§ **Objective 1**
Write out the entries below exactly as they appear, starting at the line that contains "What magnitude of" and ending with the last line of the entries.

───── Text excerpt ─────

Nearly every just cause is a struggle between the good of the many and the greed of a few. But because greed has the advertising dollars to make selfishness fashionable, it sustains itself by turning enough people against their own self-interest. Foremost, our interest in hanging on to our money. Second, our health. Third, the options of our unborn.

Of all the psychopathology in the climate issue, the most counterproductive thought is that solving the problem will require sacrifice. As though our wastefulness of energy and money is not sacrifice. As though war built around oil is not sacrifice. As though losing polar bears, ice-dependent penguins, coral reefs, and thousands of other living companions is not sacrifice. As though withered cropland is not a sacrifice, or letting the fresh water of cities dry up as glacier-fed rivers shrink. As though risking seawater inundation and the displacement of hundreds of millions of coastal people is not a sacrifice — and reckless risk. But don’t tell me to own a more efficient car; that would be a sacrifice! We think we don’t want to sacrifice, but sacrifice is exactly what we’re doing by perpetuating problems that only get worse; we’re sacrificing our money, and sacrificing what is big and permanent, to prolong what is small, temporary, and harmful. We’re sacrificing animals, peace, and children to retain wastefulness while enriching those who disdain us.

When we stop seeing our relationship with the whole living world as a matter of sustainability, and realize it is a matter of morality — of right and wrong — we might make the moment we need.

Carl Safina is co-founder and president of Blue Ocean Institute, and author of many articles and three books, including the award-winning Song for the Blue Ocean and the most recent Voyage of the Turtle.

Comments

  1. The author of the article talks about when we stop seeing nature or ourselves connected to the whole. I suspect that a large part of our culture has not been connected to the natural word in any way for a very long time. We have no clear land ethic as a society. Fragments of our society have some form of connection to the land, but it is not common. Actually I see more conversation indicating an interest in understanding the environment in recent time, so perhaps there is substantial reason for hope.

───── Source data ─────

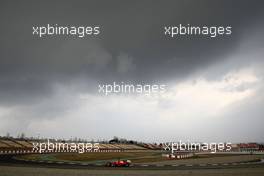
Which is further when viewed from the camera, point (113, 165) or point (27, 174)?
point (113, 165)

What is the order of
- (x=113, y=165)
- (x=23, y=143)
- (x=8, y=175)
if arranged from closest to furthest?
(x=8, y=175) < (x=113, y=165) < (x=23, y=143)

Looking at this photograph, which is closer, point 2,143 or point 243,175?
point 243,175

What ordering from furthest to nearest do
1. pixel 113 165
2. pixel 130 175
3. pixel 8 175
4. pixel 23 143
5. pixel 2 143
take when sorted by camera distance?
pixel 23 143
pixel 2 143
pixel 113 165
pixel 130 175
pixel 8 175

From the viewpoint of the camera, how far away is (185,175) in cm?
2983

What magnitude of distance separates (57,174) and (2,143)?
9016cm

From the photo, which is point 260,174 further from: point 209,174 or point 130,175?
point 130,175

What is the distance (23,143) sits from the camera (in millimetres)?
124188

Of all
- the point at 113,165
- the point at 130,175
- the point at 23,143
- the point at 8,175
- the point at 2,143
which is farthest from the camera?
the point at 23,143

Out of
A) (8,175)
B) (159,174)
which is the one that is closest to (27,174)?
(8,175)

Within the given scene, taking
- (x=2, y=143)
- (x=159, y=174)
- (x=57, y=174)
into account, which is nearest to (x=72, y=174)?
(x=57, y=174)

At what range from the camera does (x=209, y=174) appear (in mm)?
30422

─────

§ **Objective 2**
Write what comes next in the text on climate change and sacrifice, picking up after its final sentence.

§ **Task output 1**
What magnitude of distance separates (57,174) and (2,143)?
9016cm

From the photo, which is point 260,174 further from: point 209,174 or point 130,175?
point 130,175

What is the distance (23,143) sits from the camera (in millimetres)?
124188

Of all
- the point at 113,165
- the point at 130,175
- the point at 23,143
- the point at 8,175
- the point at 2,143
which is farthest from the camera?
the point at 23,143

Out of
A) (8,175)
B) (159,174)
which is the one that is closest to (27,174)?
(8,175)

Within the given scene, taking
- (x=2, y=143)
- (x=159, y=174)
- (x=57, y=174)
into account, which is nearest to (x=72, y=174)?
(x=57, y=174)

At what range from the camera does (x=209, y=174) appear (in mm)?
30422

§ **Task output 2**
  2. For several years I worked for a company where many employees had this statement on their individual tackboards. “The chief cause of unhappiness in the world is giving up what we really want for what we want at the moment.” It seemed true then and more so now. Our social moral climate is full of fog that we hardly see what is ahead of us. Around us are thousands of means of distracting us from the truth just inches from our faces. Yet, the truth will not be silent. From somewhere comes a yearning to connect. I, like Karen Pratt, am encouraged by the increasing concern for connection to the land. Such growing interest in land and conservation and doing with less gives me reason for hope.

  3. This is the best statement on the moral climate that I have seen since I wrote about it in “A Taoist Politics: The Case for Sacredness”.

    In that work, available on Amazon or on my website, http://www.Otherjones.com, I show that because we are part of the Whole, which is the only thing that Is, we have a moral obligation to preserve it.

    ” Life is not defined by an external authority, nor does it have an ultimate meaning. Life simply is, meaning lies in the recognition that we are a part of it, and morality springs from our obligation to preserve this Whole of which we are a part.”

  4. With all respect to your eloquent authors, only Carl Safina’s essay came close to expressing the moral outrage and suppressed anger that is lacking in the discourse about global warming. I continue to find it strange that so many deeply concerned, ethical and intelligent people have not yet found the muscle and motivation to directly challenge and rebut not just the decadent values of our consumer society but of our political leadership. We have powerful and just ideas and purpose but they are being wasted on hand-wringing and inner sorrow rather than being used in the service of political organizing of a movement that will at least attempt to oust those who, in power through our votes, either waver from doubt or stubbornly refuse to rebut the lies and excuses that now pass for energy policy in our legislatures. It is high time that all of us come together not in fruitless prayer or disapprobation but in clear, principled and undiluted action, to oust the lawmakers and policy makers who are, because of their inaction, directly responsible for the threat to humanity and the earth itself. An Ecology PAC is needed to rid the body politic of the sloths and replace them with public servants who are willing to fight for the tough measures that are needed in these last few years available to us before the tidal wave of irreversible climate change crushes us. Who out there will help create this movement?

  5. Yes and again yes. Carl S. has put it perfectly: We have “sacrifice” completely reversed. We are now engaged in sacrificing the WHOLE PLANET to a morally and ecologically autistic few who should not even be called ‘leaders.’ They are just the biggest ‘takers’ on the planet.

    Lorna, as for “where is the movement,” see Paul Hawken’s Blessed Unrest. The movement is happening, it is just that it is not like other movements. It is global and diffuse. Hawken likens it to the body’s immune system.

    The key to this movement is that people simply act rather than ‘call for action.’

    Imagine Orion turned into ACTS.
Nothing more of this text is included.